La obligación de Mauricio Macri

Ya pasado el fervor luego de los resultados que dejaron las elecciones Primarias, Abiertas, Simultáneas y Obligatorias (PASO), donde el Frente de Todos arrasó y dejó al Gobierno nacional repleto de dudas, resta saber cuál será la estrategia de Mauricio Macri de aquí en más: no solo desde el punto de vista de la campaña hacia octubre, sino también desde la gestión, que parece serle ajena.

Es que, en una insólita conferencia de prensa brindada ayer tras el triunfo de Alberto Fernández con más del 47%, el mandatario nacional culpó al kirchnerismo y su “credibilidad” en el mundo por los vaivenes económicos que llevaron a una salvaje disparada del dólar. Evitó hacerse cargo y dijo estar en pelea aún para revertir el resultado electoral que lo dejó en segundo lugar, a más de quince puntos.

Lo primordial y prioritario para Macri -y todo su equipo de Juntos por el Cambio que lo acompañan en la conducción del país-, debe ser la gestión que permita mantener estable la economía y sin especulaciones a los mercados. Parece difícil de exigir desde el punto de vista de la experiencia que viene desarrollando Cambiemos, pero es algo que se le debe a la ciudadanía. Mucho más luego de lo que expresaron en las urnas.

Por ello, antes de concentrarse en las matemáticas y las estrategias para acortar las diferencias en los comicios de octubre con los Fernández, que quedaron a un paso de la Casa Rosada, el presidente de la Nación está en la obligación de cumplir responsablemente con sus funciones de administrar el país. Debe y puede hacerlo. Tal como juró el 10 de diciembre de 2015.

TRABAJO POR REALIZAR =>
Indica qué porcentaje de los votos obtuvo Alberto Fernández en las PASO según el texto sobre la obligación de Mauricio Macri.

DATOS PARA ANÁLISIS =>
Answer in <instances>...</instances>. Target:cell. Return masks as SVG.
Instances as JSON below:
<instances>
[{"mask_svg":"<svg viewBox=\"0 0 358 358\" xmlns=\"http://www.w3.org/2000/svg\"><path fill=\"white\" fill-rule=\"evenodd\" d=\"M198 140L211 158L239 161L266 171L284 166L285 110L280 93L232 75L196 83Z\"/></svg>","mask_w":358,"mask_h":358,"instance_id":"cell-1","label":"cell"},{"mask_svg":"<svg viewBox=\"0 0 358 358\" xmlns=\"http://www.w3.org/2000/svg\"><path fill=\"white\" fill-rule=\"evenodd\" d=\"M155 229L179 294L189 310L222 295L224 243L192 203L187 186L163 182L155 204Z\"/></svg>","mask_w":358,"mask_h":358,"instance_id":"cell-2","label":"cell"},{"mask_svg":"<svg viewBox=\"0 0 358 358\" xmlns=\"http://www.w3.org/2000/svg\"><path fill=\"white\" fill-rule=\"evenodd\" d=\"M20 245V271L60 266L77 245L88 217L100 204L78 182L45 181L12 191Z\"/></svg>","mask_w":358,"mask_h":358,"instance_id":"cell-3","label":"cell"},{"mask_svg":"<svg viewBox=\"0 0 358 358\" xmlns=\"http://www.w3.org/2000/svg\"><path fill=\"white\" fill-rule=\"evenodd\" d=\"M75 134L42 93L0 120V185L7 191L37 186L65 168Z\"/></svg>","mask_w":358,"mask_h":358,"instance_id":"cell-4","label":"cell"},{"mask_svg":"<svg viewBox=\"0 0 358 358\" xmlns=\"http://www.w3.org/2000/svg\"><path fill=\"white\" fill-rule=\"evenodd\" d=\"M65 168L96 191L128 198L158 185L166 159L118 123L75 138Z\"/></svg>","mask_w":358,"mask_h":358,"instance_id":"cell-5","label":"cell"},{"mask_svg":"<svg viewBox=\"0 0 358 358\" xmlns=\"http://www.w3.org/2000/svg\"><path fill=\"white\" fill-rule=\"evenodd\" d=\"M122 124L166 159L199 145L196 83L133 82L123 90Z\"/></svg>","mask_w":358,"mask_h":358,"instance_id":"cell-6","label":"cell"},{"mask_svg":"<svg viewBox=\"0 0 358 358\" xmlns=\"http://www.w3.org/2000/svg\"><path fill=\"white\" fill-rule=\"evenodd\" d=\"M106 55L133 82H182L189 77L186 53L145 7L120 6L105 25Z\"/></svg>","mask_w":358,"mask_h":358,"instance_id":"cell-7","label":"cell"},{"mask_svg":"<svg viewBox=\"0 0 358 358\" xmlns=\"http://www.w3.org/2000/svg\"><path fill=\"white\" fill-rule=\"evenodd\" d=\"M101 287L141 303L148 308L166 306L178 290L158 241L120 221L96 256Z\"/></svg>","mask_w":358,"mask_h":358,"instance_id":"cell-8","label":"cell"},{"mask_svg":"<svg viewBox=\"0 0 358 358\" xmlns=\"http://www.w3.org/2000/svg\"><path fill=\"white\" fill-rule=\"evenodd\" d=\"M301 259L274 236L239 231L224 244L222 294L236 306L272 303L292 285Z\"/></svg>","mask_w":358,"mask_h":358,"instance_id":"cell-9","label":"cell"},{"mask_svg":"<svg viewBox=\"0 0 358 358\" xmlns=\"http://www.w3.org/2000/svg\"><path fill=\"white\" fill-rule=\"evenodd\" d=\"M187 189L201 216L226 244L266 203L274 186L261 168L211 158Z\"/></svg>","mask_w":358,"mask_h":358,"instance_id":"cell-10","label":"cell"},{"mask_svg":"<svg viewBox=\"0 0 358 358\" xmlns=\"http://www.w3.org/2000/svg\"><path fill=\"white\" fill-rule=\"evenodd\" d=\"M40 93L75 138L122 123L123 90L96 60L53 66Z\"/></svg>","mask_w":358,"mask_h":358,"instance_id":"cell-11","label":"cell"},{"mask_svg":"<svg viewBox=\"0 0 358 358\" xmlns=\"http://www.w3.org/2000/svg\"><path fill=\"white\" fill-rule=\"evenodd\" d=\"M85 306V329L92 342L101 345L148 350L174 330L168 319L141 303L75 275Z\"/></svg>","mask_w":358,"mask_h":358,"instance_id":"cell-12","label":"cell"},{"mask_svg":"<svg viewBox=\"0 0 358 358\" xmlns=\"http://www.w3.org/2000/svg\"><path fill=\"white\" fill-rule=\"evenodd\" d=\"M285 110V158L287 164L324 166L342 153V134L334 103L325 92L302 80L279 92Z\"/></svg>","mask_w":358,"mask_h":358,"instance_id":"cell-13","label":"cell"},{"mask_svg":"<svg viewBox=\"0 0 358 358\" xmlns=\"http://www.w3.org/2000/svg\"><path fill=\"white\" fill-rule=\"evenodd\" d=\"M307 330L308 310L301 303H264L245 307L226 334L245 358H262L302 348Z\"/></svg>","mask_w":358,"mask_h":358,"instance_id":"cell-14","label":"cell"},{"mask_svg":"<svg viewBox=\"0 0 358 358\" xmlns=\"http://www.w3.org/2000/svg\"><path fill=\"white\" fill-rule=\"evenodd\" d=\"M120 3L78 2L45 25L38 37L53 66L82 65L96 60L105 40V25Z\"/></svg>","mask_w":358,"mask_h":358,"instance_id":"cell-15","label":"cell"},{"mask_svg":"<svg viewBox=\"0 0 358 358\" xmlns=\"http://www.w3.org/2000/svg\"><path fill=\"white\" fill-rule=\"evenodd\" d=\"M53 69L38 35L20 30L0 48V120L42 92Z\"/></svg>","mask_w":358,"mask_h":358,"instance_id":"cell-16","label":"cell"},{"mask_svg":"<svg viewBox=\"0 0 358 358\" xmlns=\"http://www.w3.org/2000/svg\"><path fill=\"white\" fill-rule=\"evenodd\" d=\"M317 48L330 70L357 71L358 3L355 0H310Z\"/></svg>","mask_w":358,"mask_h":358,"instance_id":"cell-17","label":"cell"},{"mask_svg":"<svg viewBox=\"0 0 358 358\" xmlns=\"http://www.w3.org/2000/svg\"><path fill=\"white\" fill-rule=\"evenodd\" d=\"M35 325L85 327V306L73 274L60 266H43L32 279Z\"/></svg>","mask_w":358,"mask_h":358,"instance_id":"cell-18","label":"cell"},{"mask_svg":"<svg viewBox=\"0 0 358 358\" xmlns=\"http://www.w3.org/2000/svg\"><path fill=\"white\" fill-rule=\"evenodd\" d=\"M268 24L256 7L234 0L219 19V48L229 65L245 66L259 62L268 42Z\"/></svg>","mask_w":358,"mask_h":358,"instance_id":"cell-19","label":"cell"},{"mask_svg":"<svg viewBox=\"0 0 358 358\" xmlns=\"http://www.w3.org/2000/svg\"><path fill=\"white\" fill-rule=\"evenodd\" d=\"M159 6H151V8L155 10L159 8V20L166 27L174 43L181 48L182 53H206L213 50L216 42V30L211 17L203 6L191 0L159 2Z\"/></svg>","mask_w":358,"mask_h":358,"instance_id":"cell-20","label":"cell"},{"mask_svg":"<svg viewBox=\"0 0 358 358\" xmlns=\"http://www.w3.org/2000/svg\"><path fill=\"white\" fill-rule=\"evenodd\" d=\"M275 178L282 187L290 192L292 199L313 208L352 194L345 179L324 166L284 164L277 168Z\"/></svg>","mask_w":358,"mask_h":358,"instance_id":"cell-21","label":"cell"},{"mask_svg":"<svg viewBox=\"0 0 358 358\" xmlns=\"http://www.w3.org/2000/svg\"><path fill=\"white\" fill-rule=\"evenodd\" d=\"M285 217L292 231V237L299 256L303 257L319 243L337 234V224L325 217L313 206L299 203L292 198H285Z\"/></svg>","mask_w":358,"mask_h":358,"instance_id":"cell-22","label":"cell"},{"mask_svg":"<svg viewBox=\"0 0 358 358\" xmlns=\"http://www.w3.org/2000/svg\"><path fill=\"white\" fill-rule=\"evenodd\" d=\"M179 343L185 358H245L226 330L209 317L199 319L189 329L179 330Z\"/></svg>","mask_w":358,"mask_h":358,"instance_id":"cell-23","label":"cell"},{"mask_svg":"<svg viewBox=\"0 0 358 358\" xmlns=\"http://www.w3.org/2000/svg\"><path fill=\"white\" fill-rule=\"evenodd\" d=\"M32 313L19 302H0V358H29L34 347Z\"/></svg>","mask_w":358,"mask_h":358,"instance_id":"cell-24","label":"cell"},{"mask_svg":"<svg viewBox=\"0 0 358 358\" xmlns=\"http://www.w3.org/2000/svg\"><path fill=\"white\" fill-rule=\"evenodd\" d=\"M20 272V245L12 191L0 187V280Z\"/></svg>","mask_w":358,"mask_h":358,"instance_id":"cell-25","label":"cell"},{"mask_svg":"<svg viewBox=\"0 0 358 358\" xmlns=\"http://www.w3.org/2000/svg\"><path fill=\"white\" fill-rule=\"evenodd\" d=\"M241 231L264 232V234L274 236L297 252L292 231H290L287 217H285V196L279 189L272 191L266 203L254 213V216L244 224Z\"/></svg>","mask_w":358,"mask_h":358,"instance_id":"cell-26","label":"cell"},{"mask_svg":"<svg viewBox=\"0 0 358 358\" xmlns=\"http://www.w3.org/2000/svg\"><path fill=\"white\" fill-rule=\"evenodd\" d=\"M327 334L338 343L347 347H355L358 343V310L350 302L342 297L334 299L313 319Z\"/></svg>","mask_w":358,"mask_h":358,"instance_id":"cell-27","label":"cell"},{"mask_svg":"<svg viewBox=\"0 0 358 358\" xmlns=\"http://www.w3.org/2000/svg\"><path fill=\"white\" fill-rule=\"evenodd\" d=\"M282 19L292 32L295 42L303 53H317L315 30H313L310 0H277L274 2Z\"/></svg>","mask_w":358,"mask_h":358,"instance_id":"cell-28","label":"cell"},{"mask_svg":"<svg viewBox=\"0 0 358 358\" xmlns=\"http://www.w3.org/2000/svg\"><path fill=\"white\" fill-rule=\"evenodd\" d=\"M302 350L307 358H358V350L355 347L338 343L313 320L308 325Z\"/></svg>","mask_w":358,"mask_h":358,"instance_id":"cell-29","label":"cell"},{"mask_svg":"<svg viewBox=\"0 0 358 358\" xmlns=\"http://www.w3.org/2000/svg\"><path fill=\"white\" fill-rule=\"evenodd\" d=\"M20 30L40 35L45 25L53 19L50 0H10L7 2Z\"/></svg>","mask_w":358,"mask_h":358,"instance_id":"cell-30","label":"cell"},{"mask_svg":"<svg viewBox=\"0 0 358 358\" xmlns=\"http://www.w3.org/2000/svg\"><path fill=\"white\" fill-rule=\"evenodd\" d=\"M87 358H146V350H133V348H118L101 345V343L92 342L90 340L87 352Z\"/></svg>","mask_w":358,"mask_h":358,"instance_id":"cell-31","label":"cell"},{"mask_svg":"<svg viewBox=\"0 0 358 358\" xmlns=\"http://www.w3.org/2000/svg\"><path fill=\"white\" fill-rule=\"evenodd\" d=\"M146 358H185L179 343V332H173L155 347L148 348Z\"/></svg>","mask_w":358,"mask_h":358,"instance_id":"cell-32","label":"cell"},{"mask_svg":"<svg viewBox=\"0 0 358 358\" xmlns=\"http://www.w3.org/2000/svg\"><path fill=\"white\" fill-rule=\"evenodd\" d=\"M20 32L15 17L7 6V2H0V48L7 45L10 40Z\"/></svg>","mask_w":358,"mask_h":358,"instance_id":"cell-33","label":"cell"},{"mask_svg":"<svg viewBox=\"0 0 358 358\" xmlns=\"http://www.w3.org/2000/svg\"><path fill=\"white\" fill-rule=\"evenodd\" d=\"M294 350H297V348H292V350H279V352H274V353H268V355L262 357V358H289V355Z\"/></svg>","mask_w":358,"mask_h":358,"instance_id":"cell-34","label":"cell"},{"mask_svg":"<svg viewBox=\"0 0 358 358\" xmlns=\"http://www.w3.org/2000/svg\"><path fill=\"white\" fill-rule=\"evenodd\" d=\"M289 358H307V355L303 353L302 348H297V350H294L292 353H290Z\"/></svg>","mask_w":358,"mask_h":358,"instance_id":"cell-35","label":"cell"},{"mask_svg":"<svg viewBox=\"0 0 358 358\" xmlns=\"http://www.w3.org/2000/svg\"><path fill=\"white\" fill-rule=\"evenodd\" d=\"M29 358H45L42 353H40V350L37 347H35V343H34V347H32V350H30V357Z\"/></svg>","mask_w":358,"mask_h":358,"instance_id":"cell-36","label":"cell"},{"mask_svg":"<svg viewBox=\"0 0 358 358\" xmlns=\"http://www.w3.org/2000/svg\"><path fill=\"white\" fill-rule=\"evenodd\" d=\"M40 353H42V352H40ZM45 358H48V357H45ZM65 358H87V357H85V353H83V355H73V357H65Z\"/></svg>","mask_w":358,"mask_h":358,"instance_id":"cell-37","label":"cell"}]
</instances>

RESPUESTA DE TAREA =>
Más del 47%.